Jorge Leitao
Jorge Leitao

Reputation: 20113

Why does Spark not push down a filter to before a groupBy with collect_list?

Consider this example:

import pyspark
import pyspark.sql.functions as f


with pyspark.SparkContext(conf=pyspark.SparkConf().setMaster('local[*]')) as sc:
    spark = pyspark.sql.SQLContext(sc)

    df = spark.createDataFrame([
        [2020, 1, 1, 1.0],
        [2020, 1, 2, 2.0],
        [2020, 1, 3, 3.0],
    ], schema=['year', 'id', 't', 'value'])

    df = df.groupBy(['year', 'id']).agg(f.collect_list('value'))
    df = df.where(f.col('year') == 2020)
    df.explain()

which yields the following plan

== Physical Plan ==
*(2) Filter (isnotnull(year#0L) AND (year#0L = 2020))
+- ObjectHashAggregate(keys=[year#0L, id#1L], functions=[collect_list(value#3, 0, 0)])
   +- Exchange hashpartitioning(year#0L, id#1L, 200), true, [id=#23]
      +- ObjectHashAggregate(keys=[year#0L, id#1L], functions=[partial_collect_list(value#3, 0, 0)])
         +- *(1) Project [year#0L, id#1L, value#3]
            +- *(1) Scan ExistingRDD[year#0L,id#1L,t#2L,value#3]

I would like Spark to push the filter year = 2020 to before the hashpartitioning. If the aggregation function is sum, Spark does it, but it does not do it for collect_list.

Any ideas as to why this is not the case, and whether there is a way to address this?

The reason for doing this is that without a filter pushdown, the statement for 3 years (e.g. year IN (2020, 2019, 2018) performs a shuffle between them. Also, I need to express the filter after the groupBy in code.

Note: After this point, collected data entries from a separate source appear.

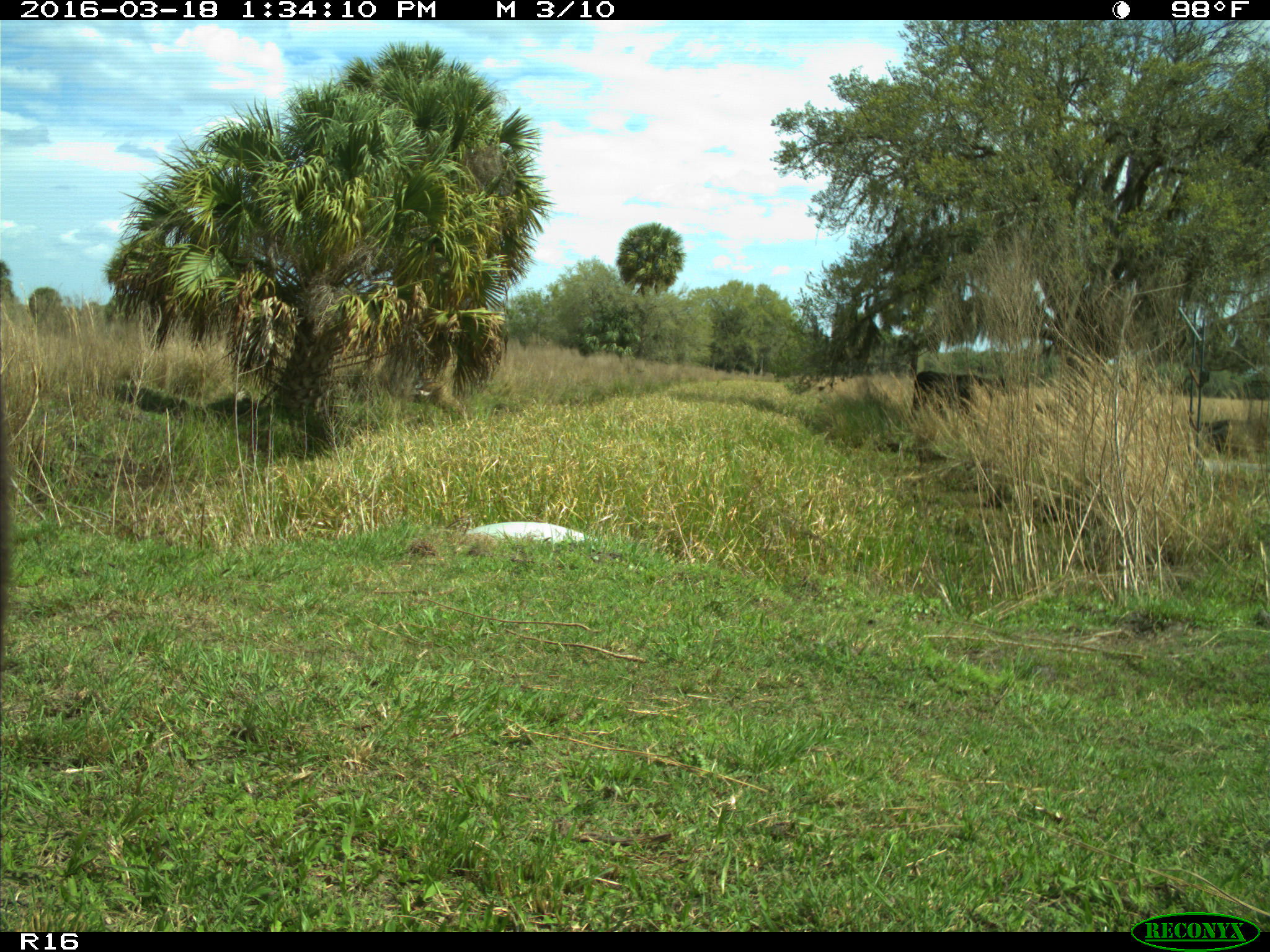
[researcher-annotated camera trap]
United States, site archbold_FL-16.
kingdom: Animalia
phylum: Chordata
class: Mammalia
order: Artiodactyla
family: Bovidae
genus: Bos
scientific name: Bos taurus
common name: domestic cow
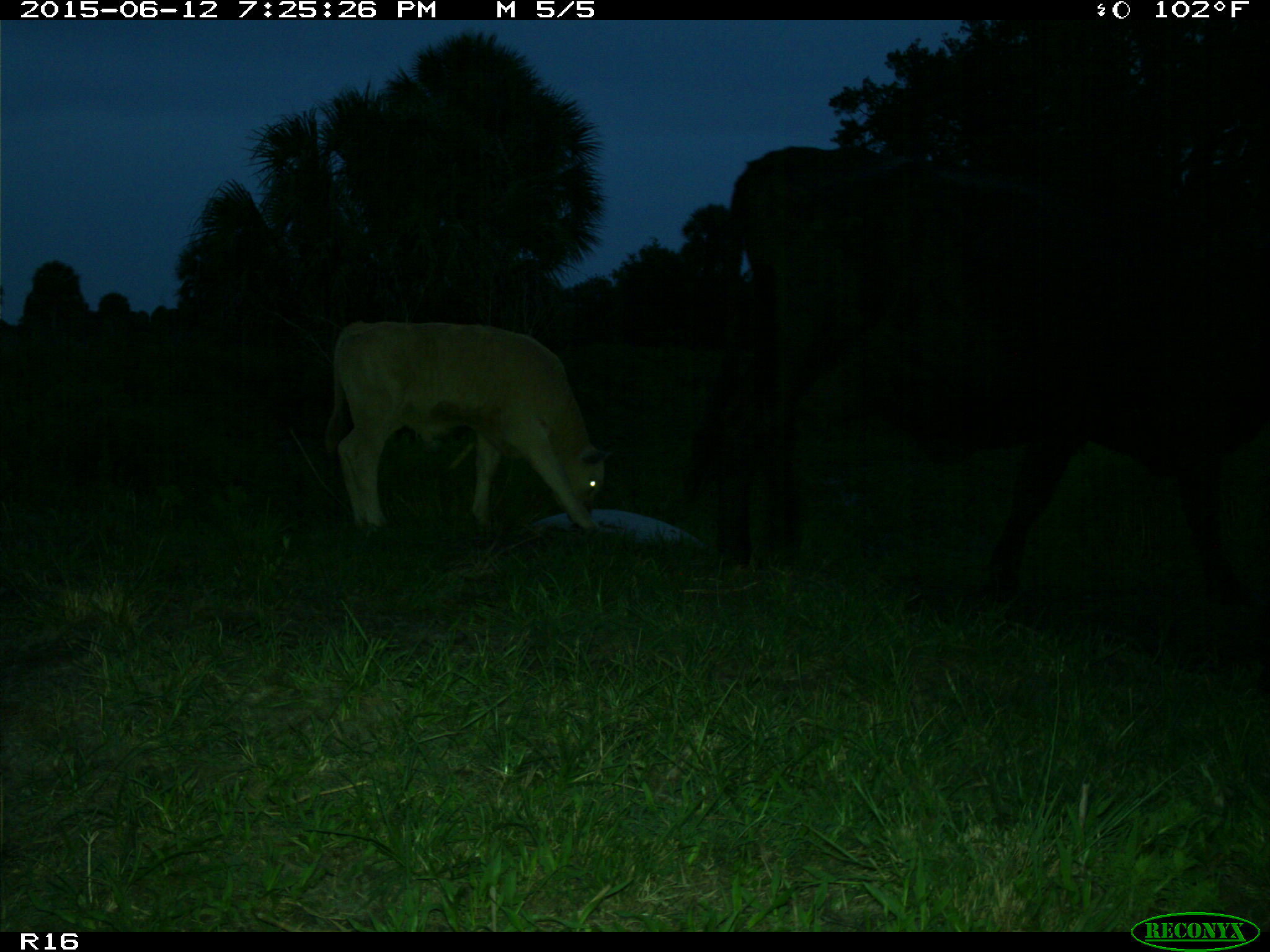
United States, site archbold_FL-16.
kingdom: Animalia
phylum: Chordata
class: Mammalia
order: Artiodactyla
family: Bovidae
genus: Bos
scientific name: Bos taurus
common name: domestic cow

More importantly, I am trying to understand why Spark does not push the filter down for some aggregations, but it does for others.

Upvotes: 5

Views: 1009

Answers (1)

Som
Som

Reputation: 6323

Let's have a look at the aggregate function that you are using.

collect_list

From the doc below -

/**
   * Aggregate function: returns a list of objects with duplicates.
   *
   * @note The function is non-deterministic because the order of collected results depends
   * on the order of the rows which may be non-deterministic after a shuffle.
   *
   * @group agg_funcs
   * @since 1.6.0
   */
  def collect_list(columnName: String): Column = collect_list(Column(columnName))

collect_list is a non-deterministic operation and its result depends on the order of rows.

Now look at the Optimizer.scala#PushPredicateThroughNonJoin,

// SPARK-13473: We can't push the predicate down when the underlying projection output non-
    // deterministic field(s).  Non-deterministic expressions are essentially stateful. This
    // implies that, for a given input row, the output are determined by the expression's initial
    // state and all the input rows processed before. In another word, the order of input rows
    // matters for non-deterministic expressions, while pushing down predicates changes the order.
    // This also applies to Aggregate.

Since the above operation is non-deterministic i.e. the result is dependent on the order of rows of underlying dataframe, spark can't push the predicate because it changes the order of rows.